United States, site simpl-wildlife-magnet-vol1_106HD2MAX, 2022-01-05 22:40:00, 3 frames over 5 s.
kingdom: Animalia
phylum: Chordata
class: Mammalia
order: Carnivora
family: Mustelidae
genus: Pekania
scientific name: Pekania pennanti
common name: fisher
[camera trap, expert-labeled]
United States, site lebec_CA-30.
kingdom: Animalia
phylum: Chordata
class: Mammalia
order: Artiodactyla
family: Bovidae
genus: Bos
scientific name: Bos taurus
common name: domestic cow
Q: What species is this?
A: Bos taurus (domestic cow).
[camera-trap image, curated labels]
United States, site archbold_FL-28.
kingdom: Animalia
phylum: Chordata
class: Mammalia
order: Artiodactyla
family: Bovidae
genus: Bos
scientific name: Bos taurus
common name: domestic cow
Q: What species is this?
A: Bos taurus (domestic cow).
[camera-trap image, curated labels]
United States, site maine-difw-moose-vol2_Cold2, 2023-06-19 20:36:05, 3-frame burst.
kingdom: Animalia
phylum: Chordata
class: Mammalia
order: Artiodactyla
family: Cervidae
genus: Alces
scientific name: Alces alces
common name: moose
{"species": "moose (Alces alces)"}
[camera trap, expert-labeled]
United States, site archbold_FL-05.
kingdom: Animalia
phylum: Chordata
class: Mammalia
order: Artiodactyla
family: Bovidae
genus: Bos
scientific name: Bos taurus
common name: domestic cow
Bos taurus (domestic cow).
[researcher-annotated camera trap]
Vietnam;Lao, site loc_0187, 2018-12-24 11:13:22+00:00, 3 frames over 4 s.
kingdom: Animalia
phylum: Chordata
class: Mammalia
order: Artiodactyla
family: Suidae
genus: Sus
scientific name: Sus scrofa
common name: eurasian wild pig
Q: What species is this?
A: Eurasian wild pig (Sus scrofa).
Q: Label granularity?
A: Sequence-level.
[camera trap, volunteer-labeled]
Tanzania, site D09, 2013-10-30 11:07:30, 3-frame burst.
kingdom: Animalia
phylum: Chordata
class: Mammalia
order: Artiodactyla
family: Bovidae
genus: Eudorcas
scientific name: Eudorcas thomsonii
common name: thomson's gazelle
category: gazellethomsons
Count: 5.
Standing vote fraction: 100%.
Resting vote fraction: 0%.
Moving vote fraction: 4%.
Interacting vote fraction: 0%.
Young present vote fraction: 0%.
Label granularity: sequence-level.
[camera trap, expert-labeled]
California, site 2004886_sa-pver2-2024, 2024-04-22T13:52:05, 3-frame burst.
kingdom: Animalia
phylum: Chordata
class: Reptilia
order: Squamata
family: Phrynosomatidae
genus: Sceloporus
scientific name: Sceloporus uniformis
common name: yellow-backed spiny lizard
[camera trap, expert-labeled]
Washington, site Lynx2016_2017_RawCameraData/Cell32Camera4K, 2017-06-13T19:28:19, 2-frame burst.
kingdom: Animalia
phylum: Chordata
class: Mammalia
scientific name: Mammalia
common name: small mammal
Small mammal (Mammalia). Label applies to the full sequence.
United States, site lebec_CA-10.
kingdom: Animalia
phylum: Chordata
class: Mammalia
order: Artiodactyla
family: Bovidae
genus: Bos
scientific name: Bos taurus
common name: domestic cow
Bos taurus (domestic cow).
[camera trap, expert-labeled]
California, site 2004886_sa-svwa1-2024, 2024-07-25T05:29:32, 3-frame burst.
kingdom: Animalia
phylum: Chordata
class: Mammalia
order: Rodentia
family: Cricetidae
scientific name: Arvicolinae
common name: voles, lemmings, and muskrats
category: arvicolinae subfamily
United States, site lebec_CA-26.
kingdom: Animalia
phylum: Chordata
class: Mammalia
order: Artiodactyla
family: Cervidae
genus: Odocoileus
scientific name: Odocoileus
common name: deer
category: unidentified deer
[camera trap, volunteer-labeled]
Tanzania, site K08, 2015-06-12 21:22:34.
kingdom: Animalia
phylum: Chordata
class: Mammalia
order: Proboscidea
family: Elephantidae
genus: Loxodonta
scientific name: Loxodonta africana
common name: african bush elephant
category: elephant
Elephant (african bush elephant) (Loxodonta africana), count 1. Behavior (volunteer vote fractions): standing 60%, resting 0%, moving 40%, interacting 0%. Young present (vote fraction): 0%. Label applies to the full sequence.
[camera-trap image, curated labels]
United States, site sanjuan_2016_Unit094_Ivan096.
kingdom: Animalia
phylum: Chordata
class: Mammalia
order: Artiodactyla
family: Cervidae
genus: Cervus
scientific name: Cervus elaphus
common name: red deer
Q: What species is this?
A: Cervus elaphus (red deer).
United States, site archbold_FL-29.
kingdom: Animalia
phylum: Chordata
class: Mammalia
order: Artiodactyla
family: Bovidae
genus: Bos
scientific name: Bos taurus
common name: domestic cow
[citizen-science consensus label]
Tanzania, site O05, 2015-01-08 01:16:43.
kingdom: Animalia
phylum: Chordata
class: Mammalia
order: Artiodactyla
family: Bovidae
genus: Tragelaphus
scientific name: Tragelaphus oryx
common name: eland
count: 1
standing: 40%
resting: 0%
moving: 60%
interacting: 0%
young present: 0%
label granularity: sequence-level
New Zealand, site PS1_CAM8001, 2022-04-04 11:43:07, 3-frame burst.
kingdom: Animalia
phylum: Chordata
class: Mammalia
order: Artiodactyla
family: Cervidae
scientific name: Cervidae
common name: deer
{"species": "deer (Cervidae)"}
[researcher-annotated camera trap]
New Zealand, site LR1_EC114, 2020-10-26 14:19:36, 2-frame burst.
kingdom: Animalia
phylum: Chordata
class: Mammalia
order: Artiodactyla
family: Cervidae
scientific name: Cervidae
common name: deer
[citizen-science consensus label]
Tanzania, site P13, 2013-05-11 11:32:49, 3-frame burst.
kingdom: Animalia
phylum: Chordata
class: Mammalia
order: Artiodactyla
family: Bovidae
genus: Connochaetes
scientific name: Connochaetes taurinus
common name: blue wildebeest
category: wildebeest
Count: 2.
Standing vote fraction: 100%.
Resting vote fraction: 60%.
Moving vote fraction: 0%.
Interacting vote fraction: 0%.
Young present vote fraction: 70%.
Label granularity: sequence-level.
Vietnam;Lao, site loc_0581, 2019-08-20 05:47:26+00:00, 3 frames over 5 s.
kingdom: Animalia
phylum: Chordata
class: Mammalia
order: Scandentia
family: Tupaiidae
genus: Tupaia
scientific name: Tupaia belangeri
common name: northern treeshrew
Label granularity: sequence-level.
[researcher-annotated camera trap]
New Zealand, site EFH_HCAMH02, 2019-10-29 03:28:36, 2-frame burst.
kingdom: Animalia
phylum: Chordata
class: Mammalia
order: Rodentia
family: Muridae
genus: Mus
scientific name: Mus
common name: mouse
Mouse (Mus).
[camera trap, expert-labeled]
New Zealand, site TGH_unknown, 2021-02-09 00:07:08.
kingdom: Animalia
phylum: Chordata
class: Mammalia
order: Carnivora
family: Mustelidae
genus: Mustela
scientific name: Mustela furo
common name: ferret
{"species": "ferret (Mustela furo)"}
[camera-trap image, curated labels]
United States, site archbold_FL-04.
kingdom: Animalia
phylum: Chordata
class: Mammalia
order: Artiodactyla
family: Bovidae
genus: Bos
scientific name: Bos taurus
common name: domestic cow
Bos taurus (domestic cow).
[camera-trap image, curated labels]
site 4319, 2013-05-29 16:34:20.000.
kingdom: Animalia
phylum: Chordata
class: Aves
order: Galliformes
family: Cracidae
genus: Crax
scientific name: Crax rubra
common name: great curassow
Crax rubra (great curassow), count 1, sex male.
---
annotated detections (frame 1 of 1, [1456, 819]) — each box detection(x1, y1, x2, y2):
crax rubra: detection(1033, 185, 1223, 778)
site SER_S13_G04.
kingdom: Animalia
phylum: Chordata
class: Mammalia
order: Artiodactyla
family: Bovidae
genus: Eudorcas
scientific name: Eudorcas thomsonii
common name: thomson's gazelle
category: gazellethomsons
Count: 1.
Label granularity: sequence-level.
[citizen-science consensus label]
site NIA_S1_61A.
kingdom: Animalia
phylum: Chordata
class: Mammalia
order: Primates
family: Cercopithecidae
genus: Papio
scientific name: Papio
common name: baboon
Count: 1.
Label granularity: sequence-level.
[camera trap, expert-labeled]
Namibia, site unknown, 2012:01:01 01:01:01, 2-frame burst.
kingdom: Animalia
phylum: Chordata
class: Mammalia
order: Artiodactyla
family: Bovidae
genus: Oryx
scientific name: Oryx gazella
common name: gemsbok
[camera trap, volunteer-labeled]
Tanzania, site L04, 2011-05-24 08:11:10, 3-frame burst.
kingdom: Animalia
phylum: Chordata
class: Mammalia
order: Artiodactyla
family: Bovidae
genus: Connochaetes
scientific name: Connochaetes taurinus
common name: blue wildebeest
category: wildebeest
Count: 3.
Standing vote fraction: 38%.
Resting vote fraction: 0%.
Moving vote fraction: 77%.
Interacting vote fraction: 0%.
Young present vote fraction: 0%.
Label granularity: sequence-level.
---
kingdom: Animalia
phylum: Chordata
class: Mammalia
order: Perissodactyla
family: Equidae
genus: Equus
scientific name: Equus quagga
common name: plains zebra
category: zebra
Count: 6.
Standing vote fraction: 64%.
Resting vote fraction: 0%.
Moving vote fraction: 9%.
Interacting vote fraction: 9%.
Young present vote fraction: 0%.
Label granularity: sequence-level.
══════════════════════════════
**YOUR ASSIGNMENT:** Out of the entries, pull every line that mentions "Tanzania".

**SOLUTION FOR THIS EXERCISE:**
Tanzania, site D09, 2013-10-30 11:07:30, 3-frame burst.
Tanzania, site K08, 2015-06-12 21:22:34.
Tanzania, site O05, 2015-01-08 01:16:43.
Tanzania, site P13, 2013-05-11 11:32:49, 3-frame burst.
Tanzania, site L04, 2011-05-24 08:11:10, 3-frame burst.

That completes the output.